On Jun 2, 2011, at 3:07 AM, Clinton Gormley wrote:
Hi Ian
Updating to say that I'm seeing the same bad behavior with m1.xlarge
instances. I gave Elasticsearch 10gb of RAM and started indexing with
the bulk API as I was before. It continues to spike to 100% CPU and my
connections time out. However, it's able to respond to the _cluster
endpoints fine.
Things go fine for ~2m documents, then it starts timing out. It gets
worse until I hit ~4m, at which point around 50% of my connections
time out and have to be retried.
What gateway are you using? Local (default) or shared?
I don't know for sure (how do I find out?), but I'm guessing the default, because I have tweaked nearly nothing.
I'm wondering if what you're seeing is slow disk IO.
This is likely part of the problem, as EC2 is not known for its IO. I'm running a RAID-0 on top of two ephemeral disks to mitigate.
I'd suggest tracking what is happening with your memory while indexing.
A useful tool for that is:
GitHub - lukas-vlcek/elasticsearch-js: ElasticSearch Javascript client
Download to your local machine and open up the ./demo/stats/stats.html
file.
At the same time, keep an eye on your IO with iotop
Iotop's homepage
Haven't gotten elasticsearch-js up yet, it's somewhat difficult due to the firewalling in front of my machines.
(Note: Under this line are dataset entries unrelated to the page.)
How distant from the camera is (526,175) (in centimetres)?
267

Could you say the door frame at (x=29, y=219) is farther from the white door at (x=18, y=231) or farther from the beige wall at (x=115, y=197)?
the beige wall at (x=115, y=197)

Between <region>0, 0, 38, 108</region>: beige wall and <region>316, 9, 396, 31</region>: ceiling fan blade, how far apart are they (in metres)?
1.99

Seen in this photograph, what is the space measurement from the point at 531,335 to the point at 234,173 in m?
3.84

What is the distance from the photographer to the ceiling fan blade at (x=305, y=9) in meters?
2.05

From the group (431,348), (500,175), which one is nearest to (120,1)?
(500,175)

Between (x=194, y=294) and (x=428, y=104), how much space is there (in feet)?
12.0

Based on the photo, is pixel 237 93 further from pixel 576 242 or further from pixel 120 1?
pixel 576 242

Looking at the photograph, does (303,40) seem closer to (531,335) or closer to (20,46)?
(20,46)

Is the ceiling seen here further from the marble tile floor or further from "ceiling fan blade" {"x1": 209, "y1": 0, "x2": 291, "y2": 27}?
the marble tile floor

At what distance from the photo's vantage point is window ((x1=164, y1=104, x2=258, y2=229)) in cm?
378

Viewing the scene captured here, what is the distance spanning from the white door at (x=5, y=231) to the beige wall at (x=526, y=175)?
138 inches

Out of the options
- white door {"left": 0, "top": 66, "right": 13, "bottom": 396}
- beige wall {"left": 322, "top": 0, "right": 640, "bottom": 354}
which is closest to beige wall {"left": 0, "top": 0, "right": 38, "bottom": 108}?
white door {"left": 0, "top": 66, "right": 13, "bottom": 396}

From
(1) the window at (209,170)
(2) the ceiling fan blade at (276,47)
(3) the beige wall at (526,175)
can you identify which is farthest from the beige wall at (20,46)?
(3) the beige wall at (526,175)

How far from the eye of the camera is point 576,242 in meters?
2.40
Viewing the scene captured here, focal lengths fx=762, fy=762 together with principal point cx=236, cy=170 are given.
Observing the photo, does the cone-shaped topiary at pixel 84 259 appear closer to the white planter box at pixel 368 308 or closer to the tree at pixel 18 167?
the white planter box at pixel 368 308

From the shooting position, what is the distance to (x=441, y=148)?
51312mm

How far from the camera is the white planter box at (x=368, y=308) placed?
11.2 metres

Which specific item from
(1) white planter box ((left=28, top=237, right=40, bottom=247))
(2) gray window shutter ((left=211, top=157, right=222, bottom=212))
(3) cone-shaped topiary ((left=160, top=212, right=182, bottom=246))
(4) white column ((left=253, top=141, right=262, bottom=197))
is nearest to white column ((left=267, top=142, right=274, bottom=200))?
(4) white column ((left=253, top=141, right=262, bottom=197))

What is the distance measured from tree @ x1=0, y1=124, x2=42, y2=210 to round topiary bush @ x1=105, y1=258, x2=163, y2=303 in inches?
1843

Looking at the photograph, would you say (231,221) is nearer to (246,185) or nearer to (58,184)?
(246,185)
Watching iostat / vmstat while operating normally, I see:
Device: tps Blk_read/s Blk_wrtn/s Blk_read Blk_wrtn
md0 624.40 738.40 4900.00 7384 49000
md0 1632.40 17083.20 10832.80 170832 108328
When it starts timing out, this jumps an order of magnitude:
avg-cpu: %user %nice %system %iowait %steal %idle
20.34 0.00 4.69 14.79 3.40 56.78
md0 10670.80 8823.20 84192.80 88232 841928
Here's what I see in vmstat when operating normally:
procs -----------memory---------- ---swap-- -----io---- -system-- ----cpu----
r b swpd free buff cache si so bi bo in cs us sy id wa
2 0 0 305812 59604 6241392 0 0 1397 687 453 359 14 2 80 1
1 0 0 357060 59832 6177340 0 0 1178 6918 62629 65657 22 3 72 1
2 0 0 271896 60024 6255956 0 0 1178 2614 67569 71539 21 3 72 0
3 1 0 280848 60196 6232828 0 0 1075 10085 67143 72779 22 4 69 2
And here's when I start timing out:
procs -----------memory---------- ---swap-- -----io---- -system-- ----cpu----
r b swpd free buff cache si so bi bo in cs us sy id wa
5 0 0 251576 63456 6251448 0 0 24144 7642 1359 849 39 7 29 15
5 1 0 953712 63580 5549256 0 0 35452 19106 2105 1492 40 7 26 18
3 1 0 613028 63644 5889864 0 0 21140 63902 1872 1326 15 2 39 41
1 3 0 76468 63784 6423144 0 0 70484 20767 2352 1050 28 5 45 16
2 1 0 75888 63824 6424964 0 0 37152 59548 3813 3459 4 3 67 25
0 3 0 71752 63808 6429480 0 0 35920 65954 5598 5551 3 3 70 24
1 2 0 74024 62136 6430184 0 0 82711 33539 2331 493 7 5 63 24
4 0 0 78324 62080 6427240 0 0 26184 14455 4884 4463 14 4 69 10
2 1 0 383120 62260 6122188 0 0 11711 27705 16526 17202 29 5 49 11
You can see that processes start blocking, presumably due to the IO. Also interesting that free memory seems to take a sharp nosedive around the same time.
iotop shows [flush-9:0[ spiking to ~90% IO at times, but I don't see a pattern with the timeouts. I have seen it spike to 90% and indexing continues with no errors. I haven't caught it right as the timeouts happen, so I guess it might be pegged at 100% for the 5s of the timeout.
So, that's great, IO load is making it time out, which isn't a huge surprise. The real issue here is: WHAT makes the IO spike like that, and how can I tune ES so it stops, at least for indexing? There is nothing at all in the Elasticsearch logs to indicate what it's doing that triggers the IO (though I am not running them at DEBUG for this import). I honestly don't know if I can trust the /_cluster endpoints — I had a box wedge over the weekend, any query or index operation was timing out, but the health endpoint said everything was fine. While I can observe what the box is doing, I have no visibility into what Elasticsearch does to trigger those behaviors, so no idea where to do to start twiddling knobs to make it stop.